All Saints Day is upon us once again. The origins of this feast are complex and involved. It was originally a day on which to honor the Blessed Mother and all those who had died as martyrs. The Roman Pantheon, a church which still stands today was dedicated on November 1 by Pope Boniface IV in 609 or 610 A.D. The Feast of the dedication of Sanctae Mariae ad Martyres (Blessed Mother and all the martyrs) has been celebrated in Rome ever since.
The observance of All Saints Day originates in the sixth century for the Eastern Church, but it gained even greater prominence in the ninth century when Emperor Leo XI, built a church to honor his beloved wife, Theophano, who had preceded him in death. When he was told that he could not name the church for her, he decided to call it "All Saints" in the hope that she would be included in that number and thus honored by the church's name. He was also responsible for extending the feast to include not just the martyrs but all men and women who had reached heaven. The Eastern Church celebrates this feast on the first Sunday after Pentecost.
It became a universal feast in the Western Church when Emperor Charlemagne decreed, at the urging of the Pope, that all citizens of his realm were required to attend the Eucharist on the first day of November as was the custom in Rome.

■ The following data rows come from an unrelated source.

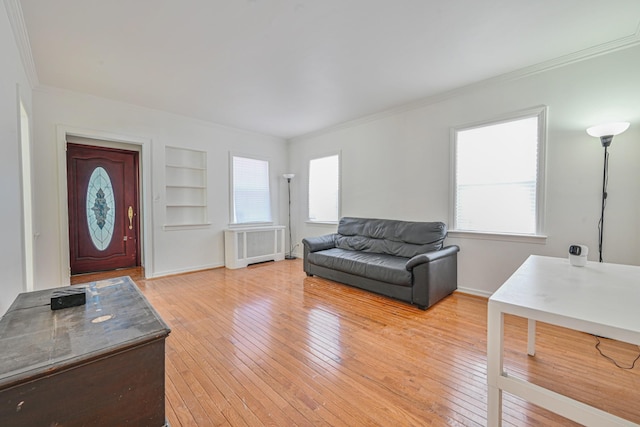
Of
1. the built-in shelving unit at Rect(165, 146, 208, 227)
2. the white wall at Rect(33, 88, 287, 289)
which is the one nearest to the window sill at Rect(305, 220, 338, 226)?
the white wall at Rect(33, 88, 287, 289)

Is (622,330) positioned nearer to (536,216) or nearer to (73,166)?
(536,216)

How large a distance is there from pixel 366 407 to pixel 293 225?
4.83 metres

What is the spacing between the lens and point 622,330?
3.05ft

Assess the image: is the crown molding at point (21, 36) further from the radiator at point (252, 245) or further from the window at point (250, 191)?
Answer: the radiator at point (252, 245)

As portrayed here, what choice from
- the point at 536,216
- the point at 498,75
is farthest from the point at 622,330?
the point at 498,75

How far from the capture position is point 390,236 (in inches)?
162

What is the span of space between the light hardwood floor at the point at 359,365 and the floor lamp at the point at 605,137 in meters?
1.11

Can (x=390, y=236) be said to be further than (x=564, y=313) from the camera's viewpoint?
Yes

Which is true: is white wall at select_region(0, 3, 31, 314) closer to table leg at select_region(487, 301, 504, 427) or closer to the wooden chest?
the wooden chest

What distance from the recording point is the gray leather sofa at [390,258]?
3.08m

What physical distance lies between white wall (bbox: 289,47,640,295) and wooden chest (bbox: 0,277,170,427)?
365 cm

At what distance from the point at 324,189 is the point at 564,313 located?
4654mm

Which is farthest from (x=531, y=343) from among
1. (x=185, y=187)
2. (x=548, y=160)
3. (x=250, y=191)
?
(x=185, y=187)

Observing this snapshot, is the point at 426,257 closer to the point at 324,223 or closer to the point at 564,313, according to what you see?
the point at 564,313
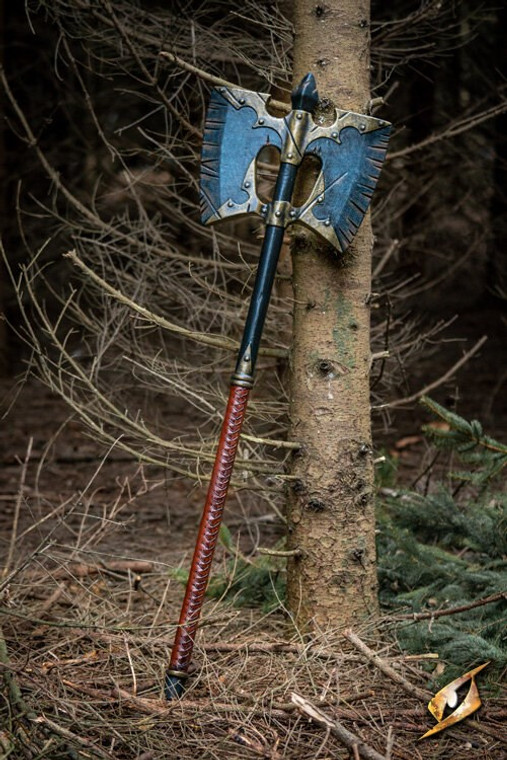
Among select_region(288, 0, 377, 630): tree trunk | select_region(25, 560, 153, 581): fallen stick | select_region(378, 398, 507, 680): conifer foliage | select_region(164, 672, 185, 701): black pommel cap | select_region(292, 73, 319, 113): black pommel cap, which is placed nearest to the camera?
select_region(164, 672, 185, 701): black pommel cap

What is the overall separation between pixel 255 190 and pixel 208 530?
4.01 feet

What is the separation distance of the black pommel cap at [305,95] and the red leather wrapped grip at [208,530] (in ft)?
3.38

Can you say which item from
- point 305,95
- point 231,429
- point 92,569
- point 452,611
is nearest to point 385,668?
point 452,611

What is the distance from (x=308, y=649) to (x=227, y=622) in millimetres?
444

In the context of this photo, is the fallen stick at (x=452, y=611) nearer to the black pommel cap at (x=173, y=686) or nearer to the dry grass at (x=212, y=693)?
the dry grass at (x=212, y=693)

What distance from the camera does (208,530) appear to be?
294cm

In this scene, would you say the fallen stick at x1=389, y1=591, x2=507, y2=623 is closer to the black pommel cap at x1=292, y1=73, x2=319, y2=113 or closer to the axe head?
the axe head

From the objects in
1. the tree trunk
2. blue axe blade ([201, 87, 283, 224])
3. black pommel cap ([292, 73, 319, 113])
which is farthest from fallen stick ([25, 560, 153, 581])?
black pommel cap ([292, 73, 319, 113])

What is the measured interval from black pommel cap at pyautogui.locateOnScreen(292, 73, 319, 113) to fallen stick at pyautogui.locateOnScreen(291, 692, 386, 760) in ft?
6.66

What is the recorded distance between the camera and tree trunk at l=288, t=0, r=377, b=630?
3.29m

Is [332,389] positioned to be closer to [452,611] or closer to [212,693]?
[452,611]

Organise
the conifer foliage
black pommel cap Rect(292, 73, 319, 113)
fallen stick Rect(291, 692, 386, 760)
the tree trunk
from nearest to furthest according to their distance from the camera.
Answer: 1. fallen stick Rect(291, 692, 386, 760)
2. black pommel cap Rect(292, 73, 319, 113)
3. the conifer foliage
4. the tree trunk

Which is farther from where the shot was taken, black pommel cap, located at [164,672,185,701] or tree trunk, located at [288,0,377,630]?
tree trunk, located at [288,0,377,630]

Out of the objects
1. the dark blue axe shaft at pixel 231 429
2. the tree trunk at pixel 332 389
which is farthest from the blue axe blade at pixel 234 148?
the tree trunk at pixel 332 389
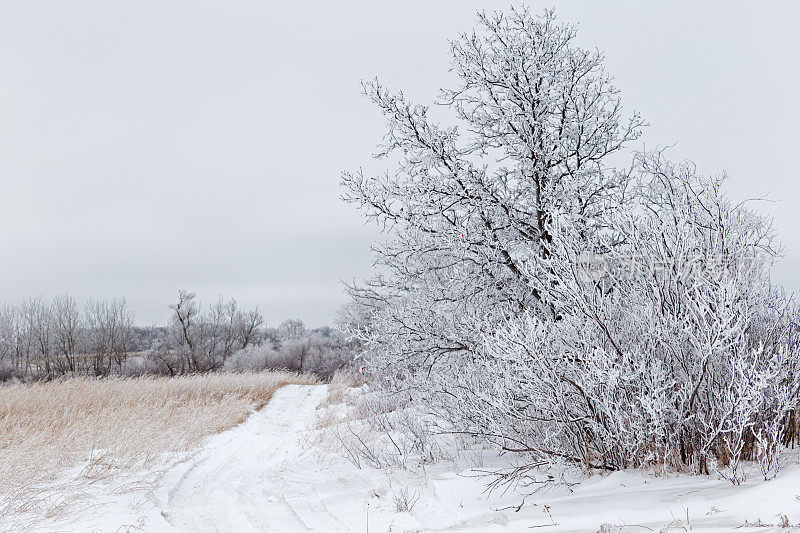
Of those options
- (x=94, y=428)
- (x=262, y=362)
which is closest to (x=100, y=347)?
(x=262, y=362)

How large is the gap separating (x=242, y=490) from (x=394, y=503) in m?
1.98

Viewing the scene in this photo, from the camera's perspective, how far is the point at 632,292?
4.23 metres

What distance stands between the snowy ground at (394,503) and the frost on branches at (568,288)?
11.6 inches

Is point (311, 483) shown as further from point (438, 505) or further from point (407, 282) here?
point (407, 282)

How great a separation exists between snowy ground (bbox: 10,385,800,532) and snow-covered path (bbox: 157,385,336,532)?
0.05 feet

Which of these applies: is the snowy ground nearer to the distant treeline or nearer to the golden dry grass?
the golden dry grass

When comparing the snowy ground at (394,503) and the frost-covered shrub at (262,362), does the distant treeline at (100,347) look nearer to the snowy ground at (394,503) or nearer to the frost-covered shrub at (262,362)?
the frost-covered shrub at (262,362)

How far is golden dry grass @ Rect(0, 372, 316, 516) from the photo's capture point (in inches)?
203

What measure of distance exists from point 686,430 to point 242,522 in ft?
11.9

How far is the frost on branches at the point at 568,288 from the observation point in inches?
143

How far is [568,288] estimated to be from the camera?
3.90 meters

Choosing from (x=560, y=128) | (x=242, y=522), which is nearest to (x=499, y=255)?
(x=560, y=128)

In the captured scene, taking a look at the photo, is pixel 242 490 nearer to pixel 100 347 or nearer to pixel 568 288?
pixel 568 288

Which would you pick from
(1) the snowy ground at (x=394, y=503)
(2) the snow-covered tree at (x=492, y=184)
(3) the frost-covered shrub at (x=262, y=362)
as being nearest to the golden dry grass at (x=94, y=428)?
(1) the snowy ground at (x=394, y=503)
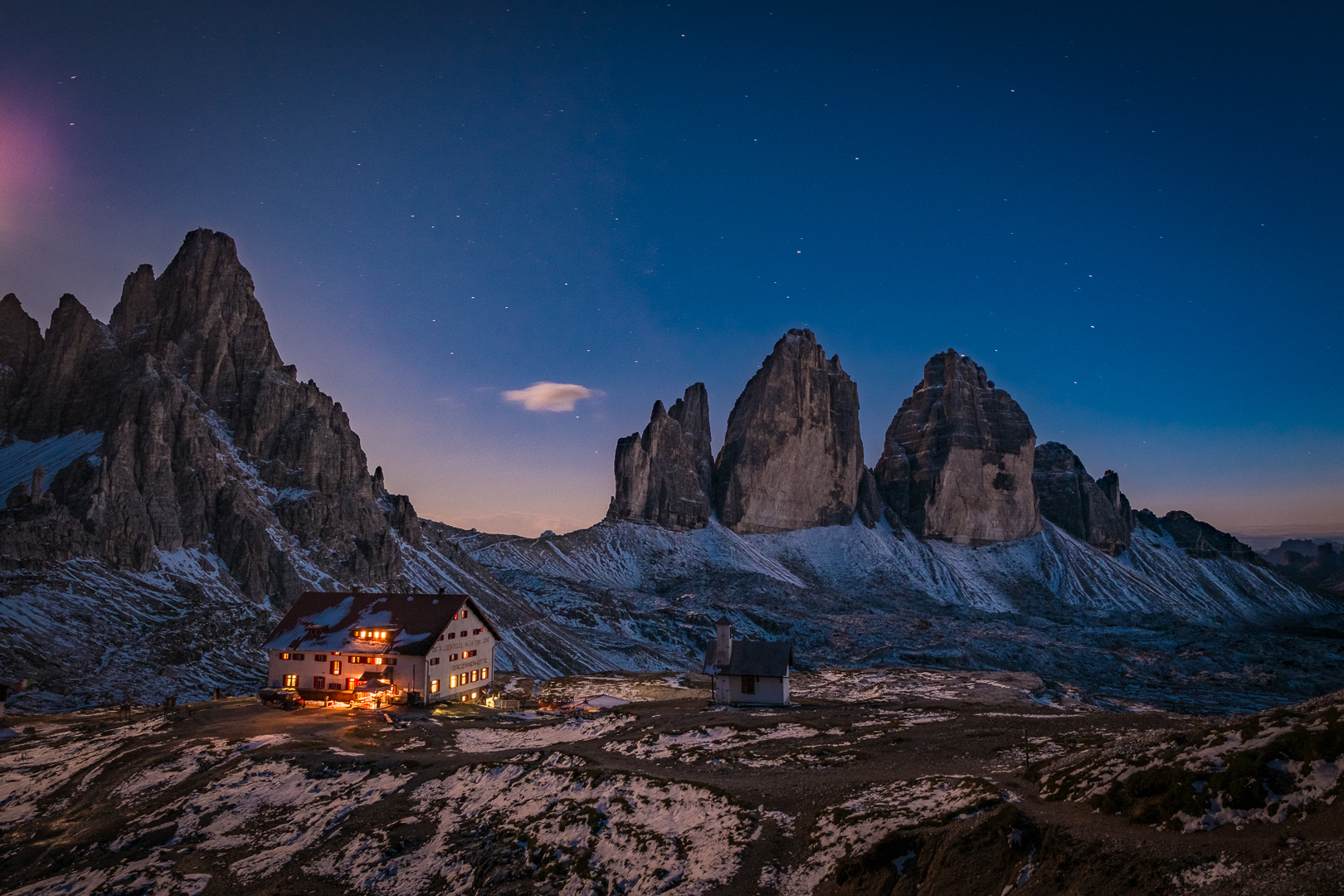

The day celebrates the fact that we believe that there is a spiritual communion between those who have attained the Beatific Vision and those of us who remain in this world striving to reach the same goal. The readings for this day all point to the fact that we live in the hope that one day we will spend eternity with God. The Book of Revelation uses one of the visions of the sacred author to illustrate the fact that a vast throng of faithful disciples of Jesus, the Lamb of God, stand around God's throne as they worship the one who died for them. They are dressed in white, the baptismal garment. They have been washed in the blood of the Lamb, saved by his death. They have survived the great trial, the persecutions that were a part of the apostolic era. The reading from the First Letter of St. John reminds us that we are "children of God." As children we inherit the legacy of Jesus. Finally, the Gospel reminds us that in Jesus, the expected or worldly idea of happiness is turned upside down. The so-called Beatitudes inform the disciples of Jesus that what the world considers happiness is false and that conversely what the world considers to be misfortune is actually the way to eternal bliss. In this society which was driven by honor and shame, those are considered happy who bear the cross, who defer their happiness and embrace the ignominy of poverty, sorrow, humility, and injustice for the sake of the name of Jesus. In other words, the wisdom of this world is but folly to those who follow Jesus.
My favorite All Saints Day homily goes like this: "Remember that there is only one thing that distinguishes a saint from a sinner – the saints are dead. They are saints because they kept on trying!" Nothing more needs be said.